Show bigger map on Openstreetmap

Kenya Lake System in the Great Rift Valley

The Kenya Lake System in the Great Rift Valley is a UNESCO World Heritage site located in Kenya, specifically at coordinates N0 26 33 E36 14 24. This site is renowned for its exceptional natural beauty and ecological significance. It comprises three interconnected lakes: Lake Bogoria, Lake Nakuru, and Lake Elementaita, all situated within the Great Rift Valley.


The history of the Kenya Lake System dates back millions of years when the Great Rift Valley was formed due to tectonic activity. Over time, volcanic eruptions and seismic movements shaped the landscape, creating a series of lakes within the valley. These lakes have been home to various communities, including indigenous tribes such as the Maasai and the Njemps, who have relied on the lakes for their livelihoods.

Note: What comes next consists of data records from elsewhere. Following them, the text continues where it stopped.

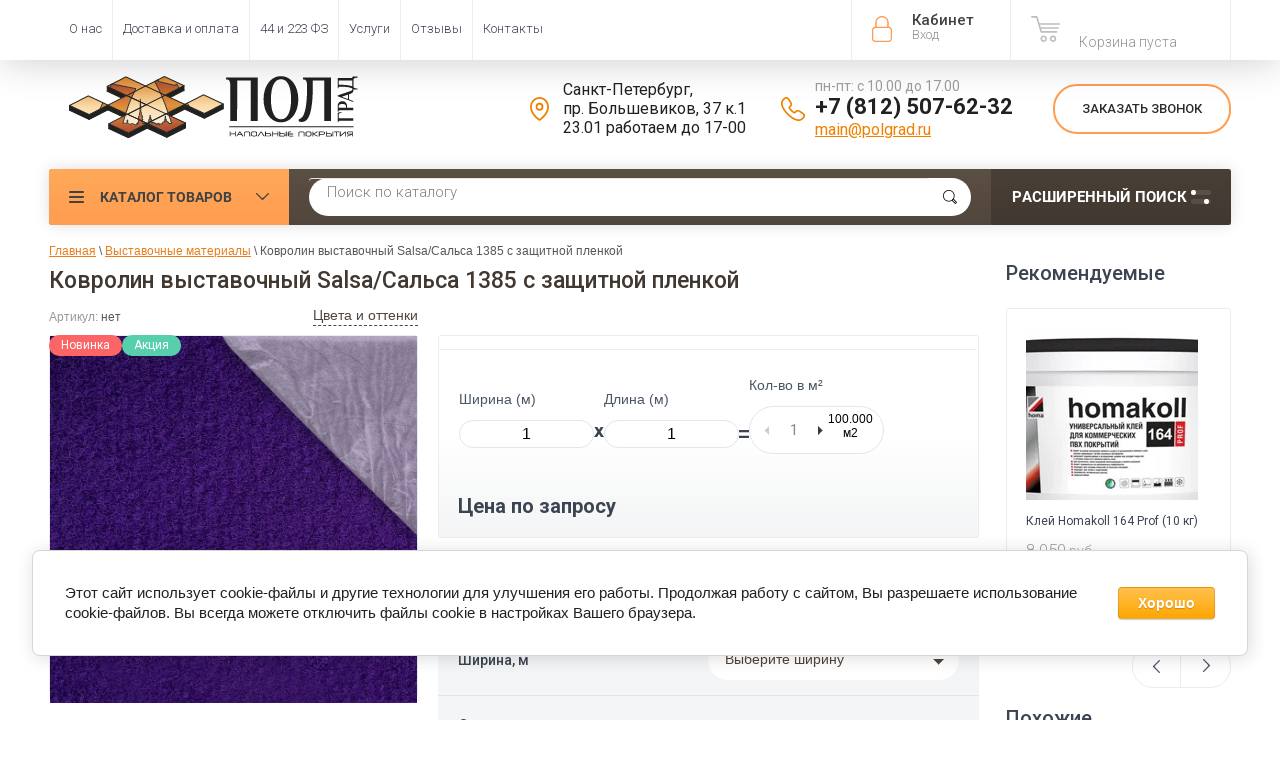

--- FILE ---
content_type: text/css
request_url: https://polgrad.ru/t/v3268/images/site.addons.scss.css
body_size: 63
content:
ul.site-path {
  margin: 0 0 10px;
  padding: 0;
  list-style: none;
  font-size: 12px; }
  ul.site-path li {
    display: inline-block;
    vertical-align: top; }
    ul.site-path li .path-last-link {
      display: none; }


--- FILE ---
content_type: text/css
request_url: https://polgrad.ru/t/v3268/images/styles_bdr.scss.css
body_size: 613
content:
.product-list-thumbs .product-top-wr .product-image {
  overflow: hidden; }

.shop-product .product-amount .shop-product-amount.disabled {
  width: 143px; }
/*
 .roistat{
 position: relative;
 z-index: 135;
 margin-top: -35px;
 }
 */
.roistat-promo-wrap {
  bottom: 0 !important;
  top: inherit !important; }

.block_popup-name {
  pointer-events: all;
  max-width: 110px;
  float: right; }

@media (max-width: 480px) {
  .product-list .product-amount {
    min-width: 50% !important; } }

@media (max-width: 479px) {
  .product-list-thumbs .product-info-in {
    display: block;
    padding-left: 10px; }
    .product-list-thumbs .product-info-in .product-compare {
      display: none; }
    .product-list-thumbs .product-info-in .shop2-product-actions {
      display: none; }

  .product-list .product-options > li.xsize span.size-popup {
    left: -5px;
    top: -10px; } }

body .product-list-thumbs .product-top-wr > div {
  margin-top: 19px; }

body .product-list-thumbs .product-top-wr .product-image {
  padding-top: 0; }

body .shop2-payments-order .shop2-btn[type="submit"] {
  display: none; }

.shop-filter ul.table-filter-param .filter-param.filter_vendor_drop {
  display: none; }

.shop-filter ul.table-filter-param .filter-param {
  display: none; }

.categ_in_folders a .folder_img img {
  height: auto; }

.shop-product .product-price .price-old {
  font: 300 18px "Roboto"; }
  .shop-product .product-price .price-old span {
    font: 300 18px "Roboto"; }

.price-old span strong {
  font: 300 17px "Roboto"; }

@media screen and (max-width: 640px) {
  .shop-product .product-amount .shop-product-amount input[type="text"] {
    width: 50px; }

  .shop-product .product-btn-in .buy-one-click {
    margin-left: 0;
    margin-bottom: 15px; } }


--- FILE ---
content_type: text/javascript
request_url: https://counter.megagroup.ru/4537d1849f079dbc8a7bba4f816b36d5.js?r=&s=1280*720*24&u=https%3A%2F%2Fpolgrad.ru%2Fmagazin%2Fproduct%2Fkovrolin-vystavochnyj-salsa-salsa-1385-s-zashchitnoj-plenkoj&t=%D0%9A%D1%83%D0%BF%D0%B8%D1%82%D1%8C%20%D0%9A%D0%BE%D0%B2%D1%80%D0%BE%D0%BB%D0%B8%D0%BD%20%D0%B2%D1%8B%D1%81%D1%82%D0%B0%D0%B2%D0%BE%D1%87%D0%BD%D1%8B%D0%B9%20Salsa%2F%D0%A1%D0%B0%D0%BB%D1%8C%D1%81%D0%B0%201385%20%D1%81%20%D0%B7%D0%B0%D1%89%D0%B8%D1%82%D0%BD%D0%BE%D0%B9%20%D0%BF%D0%BB%D0%B5%D0%BD%D0%BA%D0%BE%D0%B9%20%7C%20%D0%9F%D0%BE%D0%BB%D0%B3%D1%80%D0%B0%D0%B4&fv=0,0&en=1&rld=0&fr=0&callback=_sntnl1769252709181&1769252709181
body_size: 96
content:
//:1
_sntnl1769252709181({date:"Sat, 24 Jan 2026 11:05:09 GMT", res:"1"})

In the late 19th century, European explorers and settlers began to recognize the ecological importance of the Kenya Lake System. British colonialists, in particular, were captivated by the abundance of wildlife and the unique bird species found in the area. This led to the establishment of Lake Nakuru National Park in 1961, followed by Lake Bogoria National Reserve in 1973 and Lake Elementaita in 1981.

Current State

The Kenya Lake System in the Great Rift Valley is currently recognized as a UNESCO World Heritage site, designated in 2011. It is considered a vital ecological hotspot, supporting a diverse range of flora and fauna. The lakes are renowned for their populations of flamingos, which gather in large numbers to feed on the abundant algae and crustaceans found in the alkaline waters.

Lake Nakuru, the most famous of the three lakes, is home to not only flamingos but also numerous other bird species, including pelicans, cormorants, and herons. The lake's surrounding forests and grasslands provide habitat for mammals such as rhinos, giraffes, and zebras. Lake Bogoria, known for its hot springs and geysers, is a crucial breeding ground for flamingos and supports a variety of fish species.

Despite their ecological significance, the Kenya Lake System faces several challenges. Climate change and human activities, such as pollution and deforestation, pose threats to the delicate balance of these ecosystems. The decline in water levels due to climate change has affected the availability of food for flamingos, leading to a decrease in their numbers in recent years.

Efforts are being made to conserve and protect the Kenya Lake System. The national parks and reserves surrounding the lakes have implemented strict regulations to control human activities and preserve the natural habitats. Conservation organizations and local communities are also actively involved in initiatives to restore and maintain the ecological integrity of the area.

The Kenya Lake System in the Great Rift Valley is not only a natural wonder but also a testament to the interconnectedness of ecosystems and the importance of their preservation. Through ongoing conservation efforts, it is hoped that this UNESCO World Heritage site will continue to thrive and inspire future generations to appreciate and protect the natural wonders of our planet.